他們來到了售票區,在售票區更是人頭涌動,黑壓壓的人羣將偌大的廣場擠得水泄不通,雖然有許多的警察在維持秩序,但依舊顯得有些混亂。有些人甚至凌晨就開始在這裡排隊了,廣場上隨處可見一些果皮紙屑。
魏軍來到隊伍的最前端,掏出一千元錢對排在第二位的一個小夥子道:“兄弟行個方便,買你這個位置,”說完把錢塞到那個小夥子手裡。
小夥子也沒吱聲,把錢往褲兜了一塞讓出了位置。
片刻後,魏軍拿着兩張臥鋪,來到蕭煜跟前,把票拿在手裡甩了甩說道:“怎麼樣?還不錯吧!”
“嗯,還行,有那麼一點富二代的氣勢!”蕭煜看着魏軍狹促的笑了笑說道。
“滾”彷彿知道魏軍要幹什麼,在魏軍剛喊出一個滾字,蕭煜就跑開了,使魏軍飛起的一腳落了個空。
兩人打打鬧鬧來到了候車廳,相比火車站外面的混亂,候車大廳變得井然有序了許多,但是檢票口也排着長長的隊伍,魏軍故技重施重新弄了兩個靠前的位置。
火車飛速前行着,窗外的景物很快的從眼簾劃過,像一堵堵牆一樣飛快的向後倒退着,鄉間的小路上,一輛輛機動三輪車上玉米穗子載滿了車廂,蕭煜彷彿看到了地裡農民因爲豐收而露出的喜悅的笑容。
看了一會窗外的風景,蕭煜頗感無趣,跟魏軍說了一聲,倒頭睡下了,不知道過了多長時間,一陣吵鬧聲把蕭煜驚醒了過來。
睜開眼正好看到魏軍從外邊走了進來,蕭煜從鋪上坐了起來,問道:“軍哥,外邊怎麼了?這麼吵?”
“哎,別提了,隔壁包廂有一個小孩吃花生米時,被花生米卡住了,現在呼吸都困難了!”魏軍一臉懊惱的坐到牀鋪上,猛地一拍牀板:“媽的,老子上學的時候怎麼就沒好好學呢?”
看着魏軍懊悔的樣子,蕭煜想到,這也誰就是魏軍能成爲自己朋友的原因吧!渾身沒有一點富二代的紈絝性子。
“軍哥走,過去看看!”蕭煜趕緊下牀,叫上魏軍向隔壁包廂走去。
看着走出去的蕭煜,魏軍恍然,這纔想起蕭煜是個醫生,雖然知道他不喜歡學醫,上學時成績差,但他畢竟學習過祖傳的醫術說不定會有辦法,就趕緊跟了出來。
“求求你們,救救我孫子吧!他才四歲呀!求求你們救救他!”蕭煜剛走到隔壁的臥鋪包廂門口,就聽到裡邊一個蒼老的聲音帶着一絲哭腔和哀求傳了出來。
蕭煜和魏軍擠過人羣,看到包廂裡兩個乘警和一個二十來歲的女乘務員正圍着老者不斷安慰:“大叔你先別急,我們已經在各個車廂找大夫了。
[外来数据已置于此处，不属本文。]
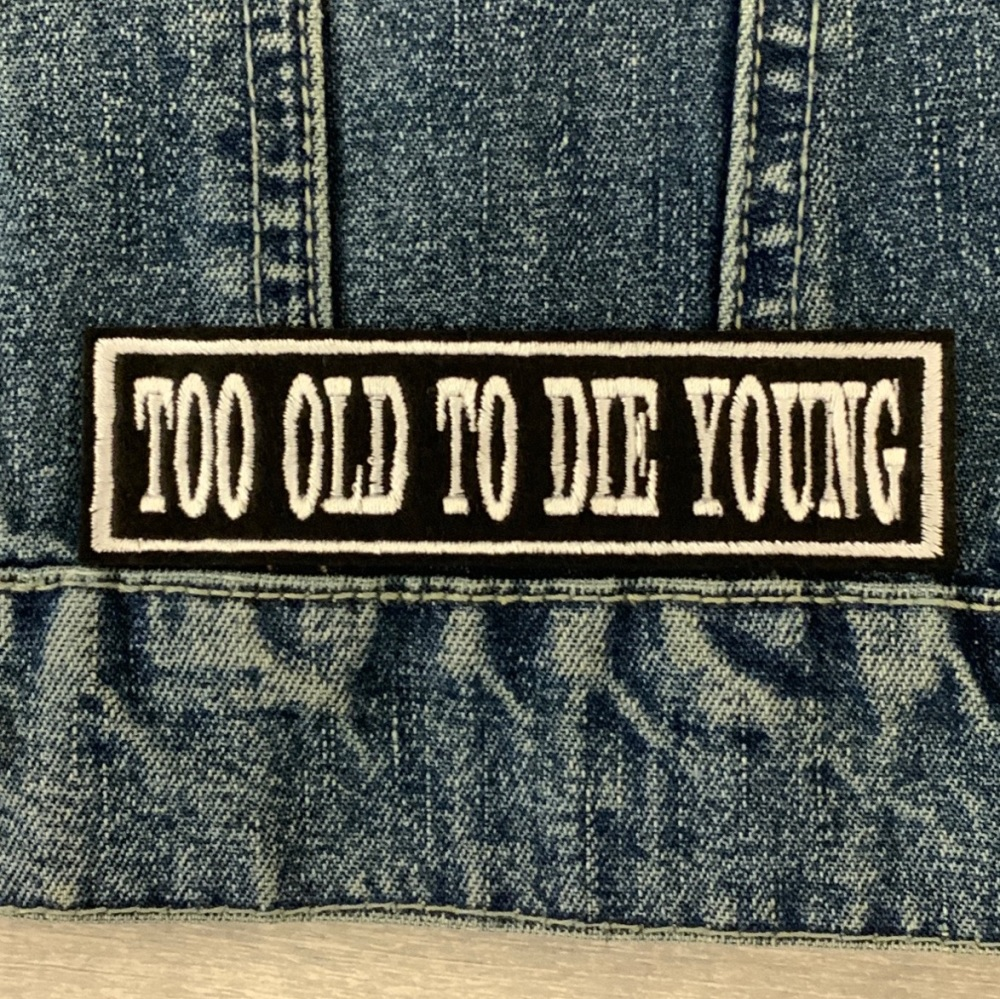 Too Old To Die Young - 1 line felt patch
”
“求求你們,求求你們救救我孫子………”老者也不知道聽進沒聽進乘務員的話,只是拉着小孩子的手一直說着。
蕭煜站在遠處看着躺在牀上的小孩,是個三四歲左右的小男孩,孩子一臉的青紫,氣到是有,但小孩躺在牀鋪上,雙手拼命的撓着脖子,眼睛翻着白眼。口鼻如同風箱一般傳出陣陣吸氣聲。
看到這個情況,那孩子怕是馬上就要斷氣了,魏軍嘆口氣道:“得馬上送醫院,進行氣管切割手術”
其中一個乘警看了他們一眼,看魏軍也懂點醫術的樣子就說道:“現在最近的一站,就是深海,但還得有20分鐘的車程,這孩子……………”乘警也嘆了口氣,無奈的搖了搖頭。
看着牀鋪上躺着的脆弱小生命,魏軍輕輕的拉了下蕭煜,小聲說道:“怎麼樣,你有辦法沒?”魏軍的聲音雖然很小,但還是被包廂裡的其他人聽到了,屋裡幾人的目光齊刷刷的看向蕭煜,尤其孩子的爺爺更是一臉期盼的看着他。
本來只是過來看看,對這樣的事無意插手,他剛纔遠遠的看了下小孩的情況,小孩子的生命已經危在旦夕,蕭煜打開生死眼,小孩子的死氣已然很多,而且還在不斷增加,但他又實在不願意沾惹這樣的事情,像這樣的危重病人說不定沾手就死,現今的社會,真怕人沒救到反而惹上麻煩,像什麼**、許雲鶴案等,動輒幾萬幾十萬的賠償,如果真出事,自己和生活在小縣城的母親就是傾家蕩產也賠不起,這也是蕭煜進來到現在也沒有開口的原因。
看到蕭煜的猶豫,老者彷彿明白了他的擔憂,‘撲通’一下跪倒在地上,苦苦哀求道:“小兄弟,求求你救救這孩子吧!這孩子再不救就沒得救了,您就救救他吧!就算救不活我也不怪你,這裡所有人都可以作證,求求你了……。”
看了眼老者,又看了眼躺在牀鋪上的孩子,深吸了口氣,暗暗想道:“能不能救活,看他的造化了。”
蕭煜走到牀鋪跟前先給小孩把了把脈,然後三下兩下把小孩的上衣脫掉,看了看左肋間隙,這個地方小孩子每次吸氣時都有明顯的凹陷。
看到這個凹陷,蕭煜一下子篤定了,這就是明顯的因不小心吞食異物進氣道,造成氣道堵塞所引起的窒息,如果不馬上改善病人的窒息情況,病人很快就會缺氧死亡。